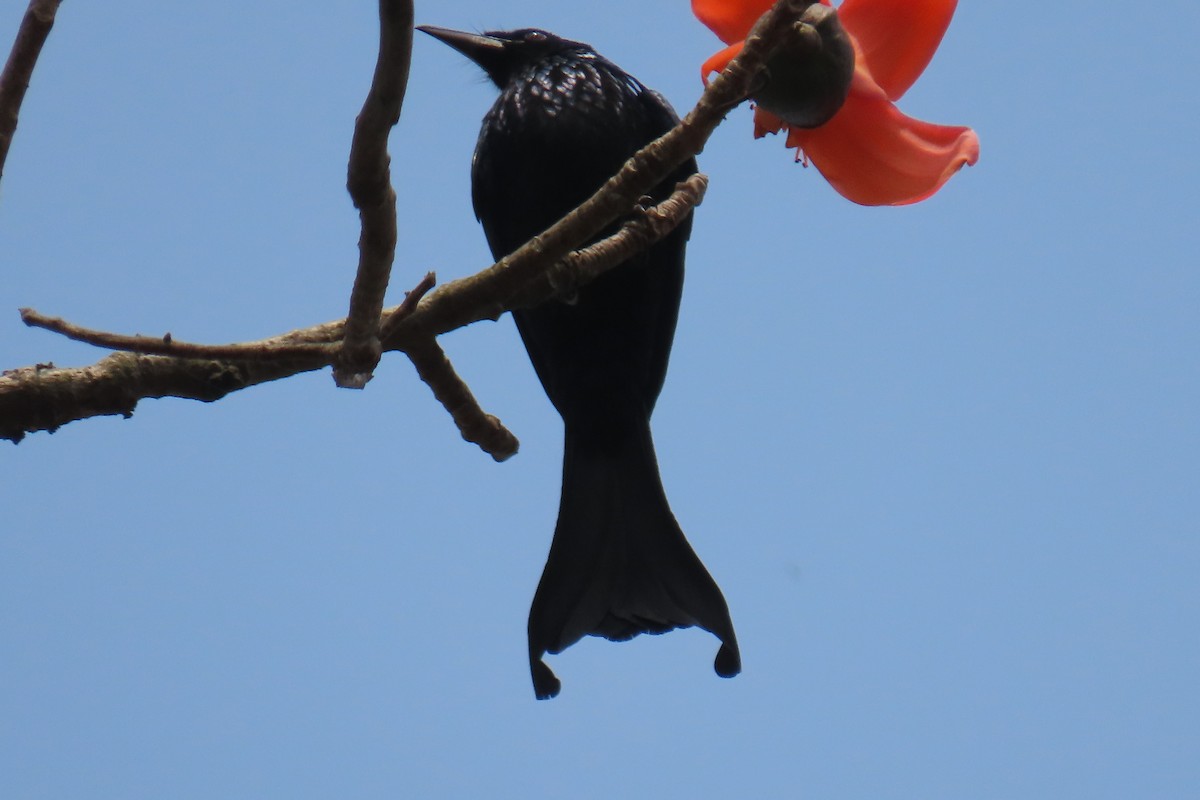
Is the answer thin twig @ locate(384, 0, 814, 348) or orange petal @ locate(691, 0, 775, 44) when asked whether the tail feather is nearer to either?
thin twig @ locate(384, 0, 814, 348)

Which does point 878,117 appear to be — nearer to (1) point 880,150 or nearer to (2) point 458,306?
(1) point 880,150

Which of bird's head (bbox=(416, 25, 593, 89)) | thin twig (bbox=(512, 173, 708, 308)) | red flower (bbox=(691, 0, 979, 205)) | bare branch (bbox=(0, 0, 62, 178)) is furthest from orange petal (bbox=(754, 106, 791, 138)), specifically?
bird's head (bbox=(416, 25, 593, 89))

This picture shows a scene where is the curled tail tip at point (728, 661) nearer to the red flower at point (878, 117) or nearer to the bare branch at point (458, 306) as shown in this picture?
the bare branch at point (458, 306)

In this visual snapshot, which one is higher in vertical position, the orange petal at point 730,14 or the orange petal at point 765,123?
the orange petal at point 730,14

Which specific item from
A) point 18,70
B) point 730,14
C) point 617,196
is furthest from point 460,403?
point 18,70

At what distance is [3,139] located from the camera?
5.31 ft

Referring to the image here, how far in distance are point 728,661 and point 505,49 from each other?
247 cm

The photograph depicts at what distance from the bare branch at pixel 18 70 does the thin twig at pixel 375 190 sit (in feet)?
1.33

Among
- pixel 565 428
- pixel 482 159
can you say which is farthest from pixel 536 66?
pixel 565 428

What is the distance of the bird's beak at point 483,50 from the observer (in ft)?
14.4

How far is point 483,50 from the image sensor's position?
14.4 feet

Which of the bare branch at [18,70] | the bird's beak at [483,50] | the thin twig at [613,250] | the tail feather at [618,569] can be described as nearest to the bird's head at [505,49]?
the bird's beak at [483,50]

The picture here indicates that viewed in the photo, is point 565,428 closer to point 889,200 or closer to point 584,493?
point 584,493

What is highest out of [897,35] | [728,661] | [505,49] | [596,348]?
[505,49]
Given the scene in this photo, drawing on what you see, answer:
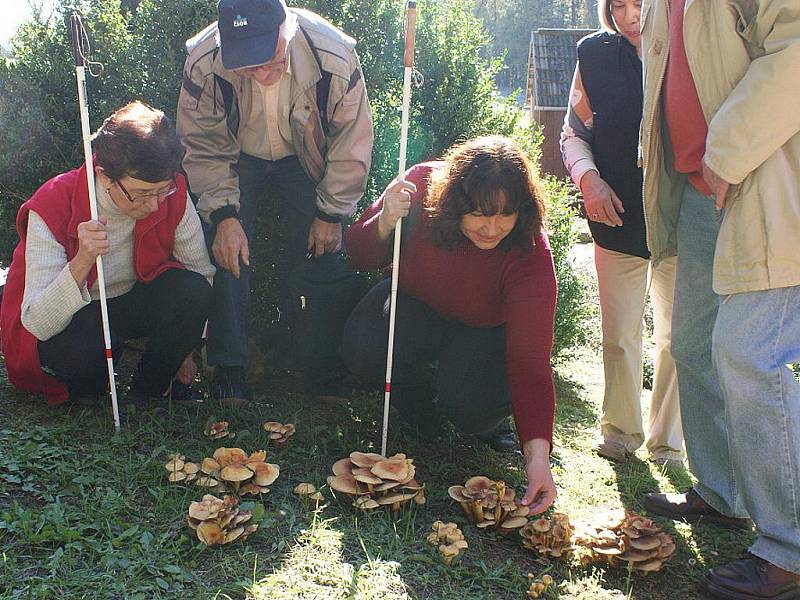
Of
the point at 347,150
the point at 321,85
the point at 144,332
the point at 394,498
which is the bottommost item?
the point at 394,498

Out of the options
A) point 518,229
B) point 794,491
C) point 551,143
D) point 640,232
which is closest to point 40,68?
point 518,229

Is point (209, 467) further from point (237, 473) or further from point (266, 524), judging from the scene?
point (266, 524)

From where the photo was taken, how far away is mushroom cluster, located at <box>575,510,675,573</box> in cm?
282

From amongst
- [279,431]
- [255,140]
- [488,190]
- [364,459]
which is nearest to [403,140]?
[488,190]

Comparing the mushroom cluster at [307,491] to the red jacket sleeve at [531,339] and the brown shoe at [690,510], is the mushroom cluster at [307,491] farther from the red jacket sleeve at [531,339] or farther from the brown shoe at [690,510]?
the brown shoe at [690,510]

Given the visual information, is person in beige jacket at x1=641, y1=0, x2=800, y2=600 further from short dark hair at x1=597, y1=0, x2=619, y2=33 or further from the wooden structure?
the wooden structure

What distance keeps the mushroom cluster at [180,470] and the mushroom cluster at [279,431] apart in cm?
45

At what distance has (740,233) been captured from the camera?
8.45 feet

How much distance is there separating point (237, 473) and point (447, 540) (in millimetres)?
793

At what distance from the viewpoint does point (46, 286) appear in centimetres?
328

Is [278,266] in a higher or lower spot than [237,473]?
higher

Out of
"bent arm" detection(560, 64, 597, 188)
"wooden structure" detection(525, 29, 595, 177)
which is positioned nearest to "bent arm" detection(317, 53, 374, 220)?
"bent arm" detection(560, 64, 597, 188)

#### What the task requires
Render every line of the rows above as a JSON list of strings, one string per line, with blank lines omitted and the picture lines excluded.

#### Exercise answer
[
  "Is the answer thin twig @ locate(384, 0, 814, 348) or orange petal @ locate(691, 0, 775, 44) when asked whether the tail feather is nearer to either?",
  "thin twig @ locate(384, 0, 814, 348)",
  "Which does point 878,117 appear to be — nearer to (1) point 880,150 or nearer to (2) point 458,306?",
  "(1) point 880,150",
  "Which of bird's head (bbox=(416, 25, 593, 89)) | thin twig (bbox=(512, 173, 708, 308)) | red flower (bbox=(691, 0, 979, 205)) | bare branch (bbox=(0, 0, 62, 178)) is furthest from orange petal (bbox=(754, 106, 791, 138)), specifically?",
  "bird's head (bbox=(416, 25, 593, 89))",
  "This picture shows a scene where is the curled tail tip at point (728, 661) nearer to the red flower at point (878, 117) or nearer to the bare branch at point (458, 306) as shown in this picture?",
  "the bare branch at point (458, 306)",
  "In this visual snapshot, which one is higher in vertical position, the orange petal at point 730,14 or the orange petal at point 765,123?",
  "the orange petal at point 730,14",
  "Which specific item from",
  "A) point 18,70",
  "B) point 730,14",
  "C) point 617,196",
  "is furthest from point 460,403?",
  "point 18,70",
  "At what distance is [3,139] located from the camera?",
  "5.31 ft",
  "Referring to the image here, how far in distance are point 728,661 and point 505,49 from each other?",
  "247 cm",
  "The photograph depicts at what distance from the bare branch at pixel 18 70 does the thin twig at pixel 375 190 sit (in feet)?",
  "1.33",
  "Among",
  "- pixel 565 428",
  "- pixel 482 159",
  "can you say which is farthest from pixel 536 66?",
  "pixel 565 428",
  "What is the distance of the bird's beak at point 483,50 from the observer (in ft)?",
  "14.4",
  "How far is point 483,50 from the image sensor's position?",
  "14.4 feet",
  "Which of the bare branch at [18,70] | the bird's beak at [483,50] | the thin twig at [613,250] | the tail feather at [618,569] can be described as nearest to the bird's head at [505,49]?",
  "the bird's beak at [483,50]",
  "The picture here indicates that viewed in the photo, is point 565,428 closer to point 889,200 or closer to point 584,493?",
  "point 584,493",
  "What is highest out of [897,35] | [728,661] | [505,49] | [596,348]?",
  "[505,49]",
  "Given the scene in this photo, drawing on what you see, answer:",
  "Of",
  "the point at 347,150",
  "the point at 321,85",
  "the point at 144,332",
  "the point at 394,498",
  "which is the bottommost item?",
  "the point at 394,498",
  "Out of the options",
  "A) point 518,229",
  "B) point 794,491",
  "C) point 551,143",
  "D) point 640,232",
  "which is closest to point 40,68?",
  "point 518,229",
  "Is point (209, 467) further from point (237, 473) or further from point (266, 524), judging from the scene?",
  "point (266, 524)",
  "From where the photo was taken, how far away is mushroom cluster, located at <box>575,510,675,573</box> in cm?",
  "282",
  "From amongst",
  "- [279,431]",
  "- [255,140]",
  "- [488,190]",
  "- [364,459]",
  "which is nearest to [403,140]?",
  "[488,190]",
  "Comparing the mushroom cluster at [307,491] to the red jacket sleeve at [531,339] and the brown shoe at [690,510], is the mushroom cluster at [307,491] farther from the red jacket sleeve at [531,339] or farther from the brown shoe at [690,510]?",
  "the brown shoe at [690,510]",
  "Given the visual information, is person in beige jacket at x1=641, y1=0, x2=800, y2=600 further from short dark hair at x1=597, y1=0, x2=619, y2=33 or further from the wooden structure?",
  "the wooden structure",
  "What distance keeps the mushroom cluster at [180,470] and the mushroom cluster at [279,431] apart in cm?",
  "45",
  "At what distance has (740,233) been captured from the camera?",
  "8.45 feet",
  "How much distance is there separating point (237, 473) and point (447, 540) (in millimetres)?",
  "793",
  "At what distance from the viewpoint does point (46, 286) appear in centimetres?",
  "328",
  "Is [278,266] in a higher or lower spot than [237,473]?",
  "higher",
  "Out of",
  "\"bent arm\" detection(560, 64, 597, 188)",
  "\"wooden structure\" detection(525, 29, 595, 177)",
  "which is positioned nearest to \"bent arm\" detection(317, 53, 374, 220)?",
  "\"bent arm\" detection(560, 64, 597, 188)"
]